Instruction —
Which lines of the listing below contain the string "shadow", with case counting? Copy every one of them.
[Start of Extracted material]
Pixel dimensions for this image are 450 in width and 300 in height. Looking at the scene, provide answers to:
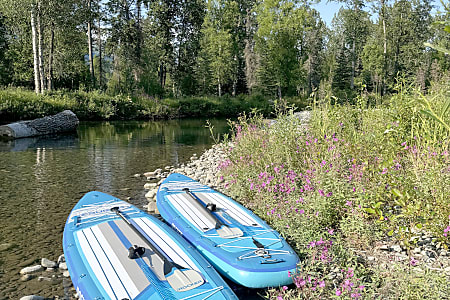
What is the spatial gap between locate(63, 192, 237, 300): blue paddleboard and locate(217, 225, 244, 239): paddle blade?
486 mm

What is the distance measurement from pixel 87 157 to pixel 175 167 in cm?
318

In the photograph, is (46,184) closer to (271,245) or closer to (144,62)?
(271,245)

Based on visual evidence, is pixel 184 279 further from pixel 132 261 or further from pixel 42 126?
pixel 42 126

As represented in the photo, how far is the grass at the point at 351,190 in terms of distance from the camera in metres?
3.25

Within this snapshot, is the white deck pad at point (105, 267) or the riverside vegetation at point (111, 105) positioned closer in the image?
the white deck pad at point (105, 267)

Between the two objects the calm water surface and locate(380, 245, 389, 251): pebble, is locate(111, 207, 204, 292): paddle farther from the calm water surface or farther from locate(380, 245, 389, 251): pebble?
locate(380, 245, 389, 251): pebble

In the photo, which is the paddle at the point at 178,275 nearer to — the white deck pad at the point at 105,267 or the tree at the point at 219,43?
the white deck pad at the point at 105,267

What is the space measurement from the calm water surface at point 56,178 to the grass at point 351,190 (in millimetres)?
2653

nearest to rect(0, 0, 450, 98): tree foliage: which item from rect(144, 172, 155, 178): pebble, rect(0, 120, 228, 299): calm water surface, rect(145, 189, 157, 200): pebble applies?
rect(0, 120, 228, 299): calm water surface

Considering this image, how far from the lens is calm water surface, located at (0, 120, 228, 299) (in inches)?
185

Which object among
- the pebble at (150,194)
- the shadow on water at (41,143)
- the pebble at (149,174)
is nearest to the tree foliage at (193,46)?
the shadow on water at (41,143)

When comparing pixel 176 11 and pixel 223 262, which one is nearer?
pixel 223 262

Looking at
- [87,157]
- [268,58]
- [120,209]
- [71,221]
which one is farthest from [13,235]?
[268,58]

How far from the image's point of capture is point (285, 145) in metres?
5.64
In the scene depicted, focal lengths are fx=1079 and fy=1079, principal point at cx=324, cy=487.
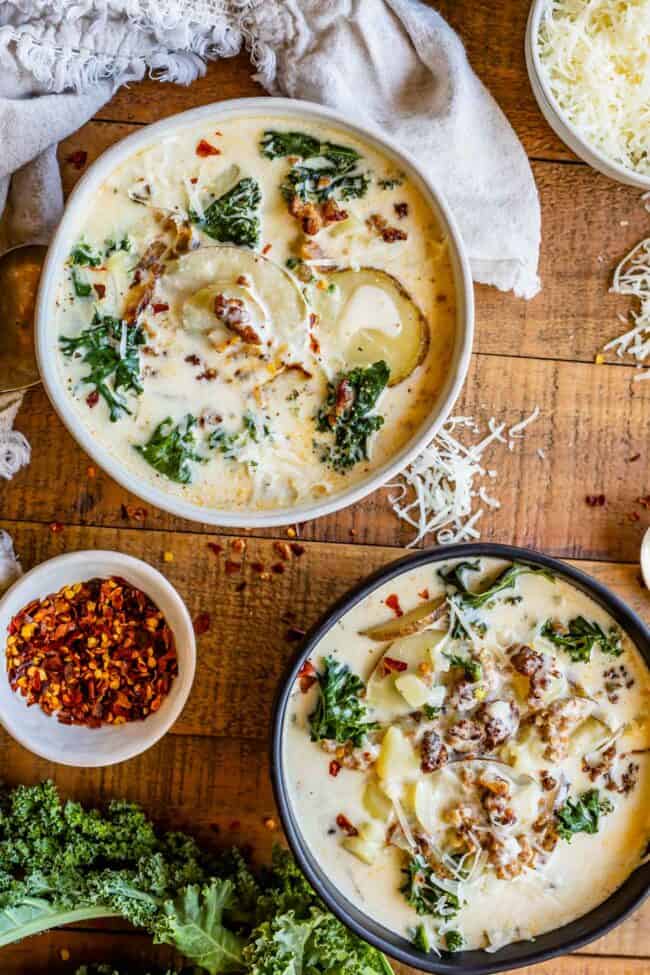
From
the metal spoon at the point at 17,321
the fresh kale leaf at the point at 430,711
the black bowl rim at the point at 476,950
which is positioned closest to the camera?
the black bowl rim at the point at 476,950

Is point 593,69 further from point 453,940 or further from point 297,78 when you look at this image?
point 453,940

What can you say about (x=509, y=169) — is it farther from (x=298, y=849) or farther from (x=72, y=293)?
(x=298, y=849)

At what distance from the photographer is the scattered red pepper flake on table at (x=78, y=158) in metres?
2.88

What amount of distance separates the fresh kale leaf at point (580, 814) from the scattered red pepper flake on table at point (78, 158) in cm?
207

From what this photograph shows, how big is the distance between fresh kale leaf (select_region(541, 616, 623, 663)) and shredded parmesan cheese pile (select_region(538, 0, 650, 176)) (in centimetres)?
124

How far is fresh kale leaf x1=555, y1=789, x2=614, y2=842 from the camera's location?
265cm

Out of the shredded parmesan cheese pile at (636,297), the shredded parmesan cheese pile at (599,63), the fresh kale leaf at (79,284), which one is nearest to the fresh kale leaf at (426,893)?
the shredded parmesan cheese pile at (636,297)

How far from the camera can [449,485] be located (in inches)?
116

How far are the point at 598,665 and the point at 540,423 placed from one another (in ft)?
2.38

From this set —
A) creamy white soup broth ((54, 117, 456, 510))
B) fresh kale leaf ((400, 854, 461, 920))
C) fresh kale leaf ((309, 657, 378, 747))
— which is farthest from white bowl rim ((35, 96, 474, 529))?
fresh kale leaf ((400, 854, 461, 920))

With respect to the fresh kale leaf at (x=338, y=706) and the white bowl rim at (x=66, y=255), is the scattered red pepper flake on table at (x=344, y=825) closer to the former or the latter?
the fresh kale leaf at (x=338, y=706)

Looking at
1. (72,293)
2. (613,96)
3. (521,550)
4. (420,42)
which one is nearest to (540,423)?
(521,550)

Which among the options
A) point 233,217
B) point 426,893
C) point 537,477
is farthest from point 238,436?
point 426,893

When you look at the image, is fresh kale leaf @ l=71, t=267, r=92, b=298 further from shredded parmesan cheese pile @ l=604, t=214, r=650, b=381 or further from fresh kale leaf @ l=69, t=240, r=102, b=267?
[End of Extracted material]
[Start of Extracted material]
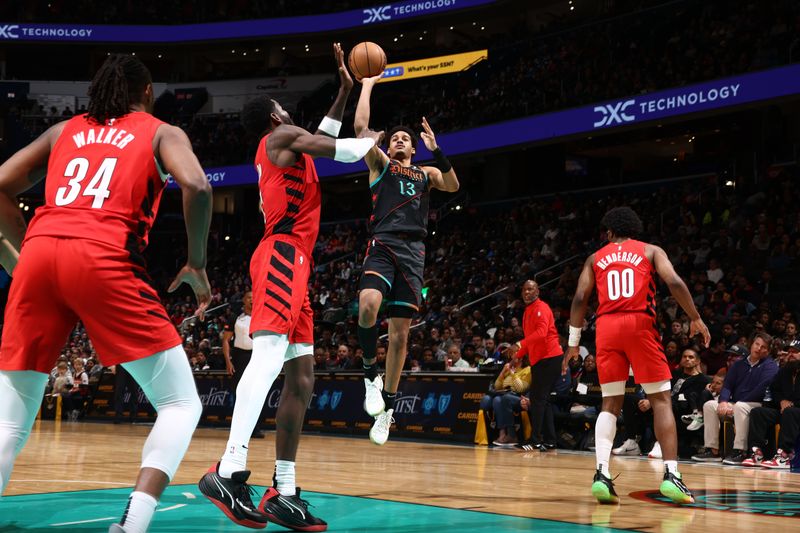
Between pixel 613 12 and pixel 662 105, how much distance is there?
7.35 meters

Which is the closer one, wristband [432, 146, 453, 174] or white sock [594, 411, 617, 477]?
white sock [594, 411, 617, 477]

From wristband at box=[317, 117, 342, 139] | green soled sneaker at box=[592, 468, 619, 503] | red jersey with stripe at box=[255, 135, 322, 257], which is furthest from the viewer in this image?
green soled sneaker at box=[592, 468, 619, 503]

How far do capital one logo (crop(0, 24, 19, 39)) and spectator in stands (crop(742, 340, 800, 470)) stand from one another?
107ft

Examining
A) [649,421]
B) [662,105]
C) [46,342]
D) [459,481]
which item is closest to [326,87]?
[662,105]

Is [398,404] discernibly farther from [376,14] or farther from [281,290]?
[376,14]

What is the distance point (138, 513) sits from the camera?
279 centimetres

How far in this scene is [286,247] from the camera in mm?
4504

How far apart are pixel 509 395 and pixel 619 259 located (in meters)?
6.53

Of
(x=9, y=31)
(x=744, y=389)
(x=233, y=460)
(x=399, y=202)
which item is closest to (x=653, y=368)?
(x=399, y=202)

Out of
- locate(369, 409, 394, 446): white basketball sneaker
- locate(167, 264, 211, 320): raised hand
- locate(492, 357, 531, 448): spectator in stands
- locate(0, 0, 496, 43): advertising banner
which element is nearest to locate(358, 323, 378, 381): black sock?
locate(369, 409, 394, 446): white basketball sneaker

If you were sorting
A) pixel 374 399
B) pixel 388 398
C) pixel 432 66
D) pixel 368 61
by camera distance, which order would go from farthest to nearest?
[End of Extracted material]
[Start of Extracted material]
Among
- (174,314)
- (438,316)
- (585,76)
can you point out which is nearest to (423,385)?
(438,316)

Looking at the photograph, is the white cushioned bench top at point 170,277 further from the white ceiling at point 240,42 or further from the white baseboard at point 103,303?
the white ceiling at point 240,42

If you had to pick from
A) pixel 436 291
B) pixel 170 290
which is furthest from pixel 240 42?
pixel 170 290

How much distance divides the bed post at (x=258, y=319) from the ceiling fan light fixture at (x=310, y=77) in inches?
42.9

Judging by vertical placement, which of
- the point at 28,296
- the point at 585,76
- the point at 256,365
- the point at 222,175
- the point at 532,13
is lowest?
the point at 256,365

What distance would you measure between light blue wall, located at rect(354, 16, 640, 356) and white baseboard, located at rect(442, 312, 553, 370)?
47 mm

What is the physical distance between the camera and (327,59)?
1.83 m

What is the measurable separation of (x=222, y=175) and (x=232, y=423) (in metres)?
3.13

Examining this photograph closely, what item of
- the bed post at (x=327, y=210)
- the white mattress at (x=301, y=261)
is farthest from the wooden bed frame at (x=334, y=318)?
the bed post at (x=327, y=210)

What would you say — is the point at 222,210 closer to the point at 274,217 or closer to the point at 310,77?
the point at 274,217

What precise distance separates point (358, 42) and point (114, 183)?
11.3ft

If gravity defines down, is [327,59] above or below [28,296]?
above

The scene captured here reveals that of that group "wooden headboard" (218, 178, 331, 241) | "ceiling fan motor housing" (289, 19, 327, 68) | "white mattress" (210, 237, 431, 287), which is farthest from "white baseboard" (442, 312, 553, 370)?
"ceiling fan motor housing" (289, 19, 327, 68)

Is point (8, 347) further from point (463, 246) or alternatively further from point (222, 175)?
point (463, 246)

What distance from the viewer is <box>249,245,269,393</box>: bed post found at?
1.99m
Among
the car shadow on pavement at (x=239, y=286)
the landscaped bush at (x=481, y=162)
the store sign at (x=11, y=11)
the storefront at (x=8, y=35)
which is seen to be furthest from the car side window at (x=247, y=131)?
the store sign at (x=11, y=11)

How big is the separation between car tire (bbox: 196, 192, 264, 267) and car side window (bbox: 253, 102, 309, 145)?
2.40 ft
[End of Extracted material]
Output of the task —
- the shadow on water at (41,143)
the shadow on water at (41,143)
the car shadow on pavement at (x=239, y=286)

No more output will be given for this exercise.